Amy Bowers TV Talk

Liar, Liar, Hair on Fire

Why would anyone watch a report about cell phones at the gas pump that make people's hair catch on fire? To see the surveillance camera tape of a woman ACTUALLY BURN at the PUMP N SAVE? News you can use to PROTECT YOURSELF from catching on fire while filling your tank?

What frightens you? Afraid of having your identity stolen? Your kid stolen? Would you tune in at 5, 6, 10, or 11PM? News directors and sweeps-series producers count on it.

If people die sorting your mail, do you care? How about accidents that injure atomic workers? Race car drivers? Soldiers? You care? Statistically, some are supposed to die, right?

Who would watch a report on factory workers who lost fingers and feet because they didn't receive enough safety training? Would you watch, could you care, if the factory were a tv station and the workers were news techicians, reporters, production assistants, or interns?
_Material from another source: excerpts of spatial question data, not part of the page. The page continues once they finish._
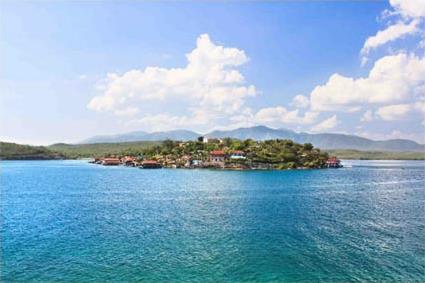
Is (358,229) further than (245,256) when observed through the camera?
Yes

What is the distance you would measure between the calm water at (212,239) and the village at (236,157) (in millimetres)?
53408

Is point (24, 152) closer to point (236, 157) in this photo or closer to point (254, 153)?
point (236, 157)

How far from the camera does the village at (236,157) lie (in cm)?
9294

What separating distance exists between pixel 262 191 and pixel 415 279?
2988 centimetres

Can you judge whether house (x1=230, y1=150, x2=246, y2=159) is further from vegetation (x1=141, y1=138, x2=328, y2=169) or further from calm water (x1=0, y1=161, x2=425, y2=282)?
calm water (x1=0, y1=161, x2=425, y2=282)

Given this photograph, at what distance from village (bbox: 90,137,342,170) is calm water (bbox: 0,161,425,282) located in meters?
53.4

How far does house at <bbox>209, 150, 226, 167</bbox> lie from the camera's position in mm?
94556

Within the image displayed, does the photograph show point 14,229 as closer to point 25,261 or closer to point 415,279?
point 25,261

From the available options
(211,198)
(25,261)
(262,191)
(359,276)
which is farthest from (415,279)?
(262,191)

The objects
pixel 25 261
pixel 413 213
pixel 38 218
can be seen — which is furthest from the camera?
pixel 413 213

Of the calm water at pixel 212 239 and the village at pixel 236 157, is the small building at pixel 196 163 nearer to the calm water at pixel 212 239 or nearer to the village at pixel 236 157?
the village at pixel 236 157

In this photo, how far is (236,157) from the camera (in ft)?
312

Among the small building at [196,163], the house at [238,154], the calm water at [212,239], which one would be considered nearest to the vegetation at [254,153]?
the house at [238,154]

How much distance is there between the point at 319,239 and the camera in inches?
872
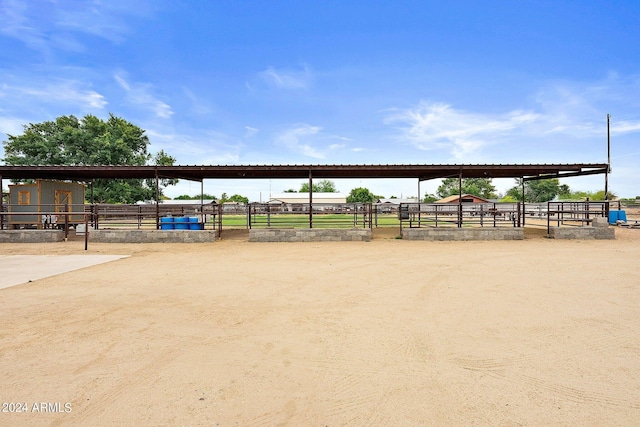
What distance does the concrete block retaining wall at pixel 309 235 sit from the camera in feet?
44.2

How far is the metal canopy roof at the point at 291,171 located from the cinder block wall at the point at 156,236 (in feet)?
8.69

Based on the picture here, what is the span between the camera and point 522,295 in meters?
5.33

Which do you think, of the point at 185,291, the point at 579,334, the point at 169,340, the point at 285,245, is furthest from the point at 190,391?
the point at 285,245

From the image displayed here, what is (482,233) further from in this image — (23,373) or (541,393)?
(23,373)

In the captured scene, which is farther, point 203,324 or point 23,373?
point 203,324

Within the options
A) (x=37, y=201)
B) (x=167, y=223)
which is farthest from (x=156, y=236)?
(x=37, y=201)

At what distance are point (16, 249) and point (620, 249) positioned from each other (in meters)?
20.8

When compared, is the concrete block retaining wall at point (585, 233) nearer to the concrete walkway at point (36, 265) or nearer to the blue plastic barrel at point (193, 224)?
the blue plastic barrel at point (193, 224)

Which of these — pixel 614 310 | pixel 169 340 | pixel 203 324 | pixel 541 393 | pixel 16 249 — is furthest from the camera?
pixel 16 249

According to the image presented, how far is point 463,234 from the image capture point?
542 inches

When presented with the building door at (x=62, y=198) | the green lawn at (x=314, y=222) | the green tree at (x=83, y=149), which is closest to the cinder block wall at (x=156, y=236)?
the green lawn at (x=314, y=222)

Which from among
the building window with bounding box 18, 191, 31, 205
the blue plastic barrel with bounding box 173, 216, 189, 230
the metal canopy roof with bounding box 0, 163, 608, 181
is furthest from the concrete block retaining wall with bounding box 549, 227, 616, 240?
the building window with bounding box 18, 191, 31, 205

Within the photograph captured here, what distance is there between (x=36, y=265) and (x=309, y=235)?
859cm

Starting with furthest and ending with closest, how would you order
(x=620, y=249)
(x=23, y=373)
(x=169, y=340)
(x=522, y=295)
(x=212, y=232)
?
(x=212, y=232)
(x=620, y=249)
(x=522, y=295)
(x=169, y=340)
(x=23, y=373)
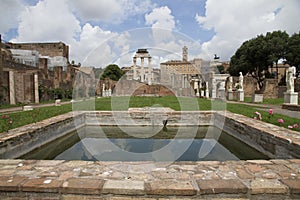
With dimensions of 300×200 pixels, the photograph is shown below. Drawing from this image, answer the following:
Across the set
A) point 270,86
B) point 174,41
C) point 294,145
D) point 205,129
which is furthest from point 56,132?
point 270,86

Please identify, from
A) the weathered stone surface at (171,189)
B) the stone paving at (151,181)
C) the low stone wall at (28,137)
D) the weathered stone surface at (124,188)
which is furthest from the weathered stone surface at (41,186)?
the low stone wall at (28,137)

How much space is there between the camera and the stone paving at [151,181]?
2.03 meters

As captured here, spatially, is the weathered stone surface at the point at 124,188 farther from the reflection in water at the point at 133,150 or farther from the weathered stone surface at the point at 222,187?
the reflection in water at the point at 133,150

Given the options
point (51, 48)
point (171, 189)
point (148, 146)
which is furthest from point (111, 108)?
point (51, 48)

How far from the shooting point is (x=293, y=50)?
77.6 ft

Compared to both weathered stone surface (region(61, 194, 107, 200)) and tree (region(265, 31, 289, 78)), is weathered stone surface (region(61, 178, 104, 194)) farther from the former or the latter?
tree (region(265, 31, 289, 78))

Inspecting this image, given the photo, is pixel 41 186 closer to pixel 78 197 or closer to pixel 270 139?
pixel 78 197

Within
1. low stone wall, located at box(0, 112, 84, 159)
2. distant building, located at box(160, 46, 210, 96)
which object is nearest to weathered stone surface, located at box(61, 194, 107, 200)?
low stone wall, located at box(0, 112, 84, 159)

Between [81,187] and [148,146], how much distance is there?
3.22m

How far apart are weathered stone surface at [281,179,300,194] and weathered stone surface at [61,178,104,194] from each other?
192cm

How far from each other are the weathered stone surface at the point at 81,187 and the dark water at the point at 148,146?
1992 millimetres

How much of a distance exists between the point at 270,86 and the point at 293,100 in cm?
1494

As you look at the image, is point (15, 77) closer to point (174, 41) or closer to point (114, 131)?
point (114, 131)

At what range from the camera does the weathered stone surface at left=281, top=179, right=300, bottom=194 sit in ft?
6.63
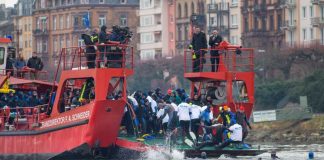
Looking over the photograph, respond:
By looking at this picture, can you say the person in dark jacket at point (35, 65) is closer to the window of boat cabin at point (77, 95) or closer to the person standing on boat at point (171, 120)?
A: the window of boat cabin at point (77, 95)

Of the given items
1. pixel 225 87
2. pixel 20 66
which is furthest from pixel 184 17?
pixel 225 87

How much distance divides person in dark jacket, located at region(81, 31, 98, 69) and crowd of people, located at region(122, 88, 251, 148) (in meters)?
2.34

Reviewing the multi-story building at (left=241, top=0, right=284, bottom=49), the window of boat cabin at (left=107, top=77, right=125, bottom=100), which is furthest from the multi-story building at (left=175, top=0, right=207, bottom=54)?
the window of boat cabin at (left=107, top=77, right=125, bottom=100)

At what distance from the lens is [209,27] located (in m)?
132

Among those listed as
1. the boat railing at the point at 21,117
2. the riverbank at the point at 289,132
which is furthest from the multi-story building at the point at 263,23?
the boat railing at the point at 21,117

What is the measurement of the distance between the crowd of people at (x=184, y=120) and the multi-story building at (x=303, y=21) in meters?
65.9

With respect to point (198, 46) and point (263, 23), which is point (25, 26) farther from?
point (198, 46)

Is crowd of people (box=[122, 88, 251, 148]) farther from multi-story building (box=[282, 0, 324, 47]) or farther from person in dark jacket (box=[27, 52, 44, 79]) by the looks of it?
multi-story building (box=[282, 0, 324, 47])

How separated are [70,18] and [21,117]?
10899 centimetres

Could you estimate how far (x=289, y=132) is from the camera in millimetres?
74562

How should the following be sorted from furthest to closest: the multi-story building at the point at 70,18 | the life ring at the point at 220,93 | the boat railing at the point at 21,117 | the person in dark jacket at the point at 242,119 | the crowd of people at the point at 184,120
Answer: the multi-story building at the point at 70,18
the life ring at the point at 220,93
the boat railing at the point at 21,117
the person in dark jacket at the point at 242,119
the crowd of people at the point at 184,120

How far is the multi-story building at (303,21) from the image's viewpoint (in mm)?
114812

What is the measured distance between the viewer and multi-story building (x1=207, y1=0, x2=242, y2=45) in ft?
428

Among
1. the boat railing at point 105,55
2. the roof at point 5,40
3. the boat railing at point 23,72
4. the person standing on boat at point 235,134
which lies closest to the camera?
the boat railing at point 105,55
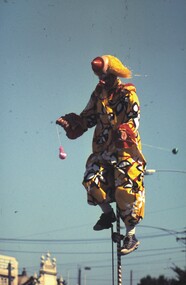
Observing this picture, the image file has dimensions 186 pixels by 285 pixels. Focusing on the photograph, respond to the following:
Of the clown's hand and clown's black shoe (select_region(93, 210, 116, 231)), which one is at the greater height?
the clown's hand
People are injured. The same accident happens every year on TV Live Shots when operators raise the mast into power lines. Four people have died. There are more trucks out there, with fewer trained operators, doing more Live Shots.
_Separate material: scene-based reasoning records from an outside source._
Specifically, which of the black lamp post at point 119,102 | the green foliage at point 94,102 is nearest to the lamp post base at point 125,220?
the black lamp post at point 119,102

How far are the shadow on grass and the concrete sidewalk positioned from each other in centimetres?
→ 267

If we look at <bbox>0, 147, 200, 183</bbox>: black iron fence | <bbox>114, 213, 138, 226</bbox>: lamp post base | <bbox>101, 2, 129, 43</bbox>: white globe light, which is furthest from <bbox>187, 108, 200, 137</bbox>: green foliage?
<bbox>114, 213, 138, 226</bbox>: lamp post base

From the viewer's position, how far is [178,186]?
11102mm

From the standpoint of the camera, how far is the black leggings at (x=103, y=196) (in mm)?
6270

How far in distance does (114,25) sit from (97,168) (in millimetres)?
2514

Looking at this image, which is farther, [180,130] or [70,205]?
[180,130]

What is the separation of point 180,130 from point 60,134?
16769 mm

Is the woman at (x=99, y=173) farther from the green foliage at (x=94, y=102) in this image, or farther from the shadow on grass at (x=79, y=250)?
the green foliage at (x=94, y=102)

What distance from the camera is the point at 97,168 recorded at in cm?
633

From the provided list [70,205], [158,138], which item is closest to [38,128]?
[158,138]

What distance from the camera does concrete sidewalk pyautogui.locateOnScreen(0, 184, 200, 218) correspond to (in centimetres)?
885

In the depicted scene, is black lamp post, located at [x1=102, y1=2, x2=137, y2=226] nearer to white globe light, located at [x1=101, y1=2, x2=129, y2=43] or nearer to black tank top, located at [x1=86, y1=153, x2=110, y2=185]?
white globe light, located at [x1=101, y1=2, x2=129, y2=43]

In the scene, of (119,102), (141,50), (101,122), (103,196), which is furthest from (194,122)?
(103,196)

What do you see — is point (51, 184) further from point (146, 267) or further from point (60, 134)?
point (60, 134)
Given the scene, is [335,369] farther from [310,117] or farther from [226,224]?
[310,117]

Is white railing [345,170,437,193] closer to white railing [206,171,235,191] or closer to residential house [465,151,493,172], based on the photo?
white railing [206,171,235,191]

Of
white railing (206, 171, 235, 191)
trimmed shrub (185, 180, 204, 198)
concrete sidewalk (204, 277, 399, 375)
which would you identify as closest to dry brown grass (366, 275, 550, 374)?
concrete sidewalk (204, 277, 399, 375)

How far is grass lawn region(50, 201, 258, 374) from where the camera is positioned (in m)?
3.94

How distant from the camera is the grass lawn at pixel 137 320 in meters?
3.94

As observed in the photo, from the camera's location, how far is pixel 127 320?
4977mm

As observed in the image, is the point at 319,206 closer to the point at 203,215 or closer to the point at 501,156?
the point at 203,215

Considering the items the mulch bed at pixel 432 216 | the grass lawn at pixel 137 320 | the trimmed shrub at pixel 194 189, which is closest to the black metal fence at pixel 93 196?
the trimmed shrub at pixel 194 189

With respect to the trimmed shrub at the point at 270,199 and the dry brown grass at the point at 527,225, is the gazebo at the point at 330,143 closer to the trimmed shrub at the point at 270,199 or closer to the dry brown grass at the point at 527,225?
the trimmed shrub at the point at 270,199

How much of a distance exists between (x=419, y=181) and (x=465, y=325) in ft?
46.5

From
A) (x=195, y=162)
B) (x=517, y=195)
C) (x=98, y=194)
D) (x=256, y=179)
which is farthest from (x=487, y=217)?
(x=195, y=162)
When I pitched a story about ENG safety to a show producer, he explained that it's too tiny a problem, numerically, for network news. In addition to this logic, I suppose viewers aren't worried about how to protect themselves from this kind of injury, and are not interested in the safety of newspukes in "the media" since we have it coming, anyhow.

FRIED AT FIVE: Most local news stations transmit their "Live Shots" by microwave signal. Under deadline pressure, the truck operator, who is also the camera operator for the shot, and often shoots and edits video for the taped report, parks the truck, raises the microwave dish on a mast, transmits a signal to the station, sets up a live camera outside the truck and runs cable to it, wires a microphone and IFB for the reporter, and another box with a headphone to the control room.

The truck operator should take care not to park under a power line, and not to raise the mast into a public utility. Sometimes it happens.

WHAT'S YOUR POLARITY? I haven't set up a Live Shot by myself from a microwave truck in over twenty years. Whoever trained me at WBZ probably cautioned me to watch out for power lines and always lower the mast before moving the truck. He told me about a tech who had set up a live shot in a cul-de-sac in suburban Boston. All the neighbors turned on Channel Four, to watch. The truck operator decided to move the truck before going Live, and took down a power line. The neighbors came running out. "We want to watch you on tv," they told the reporter, "but we just had a power failure."

I also remember talking on the 2-way to a tech taking in my signal at KNBC, Burbank. "What's your polarity?" he asked. Polarity? I was clueless. Hang on, and I'll check, I told him. Um, where do I check? In those days, the feedhorn in the antenna could be physically turned clockwise or counterclockwise. The tech said I could climb on the roof of my microwave truck. Naw. "Hey, I think it's in the usual position," I radioed back. "Okay, thanks," said the engineer, "it looks fine."

Every time I produce a clean Live Shot, I make the same pronouncement.

"We cheated Death again." By Death, I usually mean we avoided the consequence of blowing a Live Shot. But now that I think of it, I guess I also mean, WE MADE AIR, WITHOUT CATCHING OUR HAIR ON FIRE.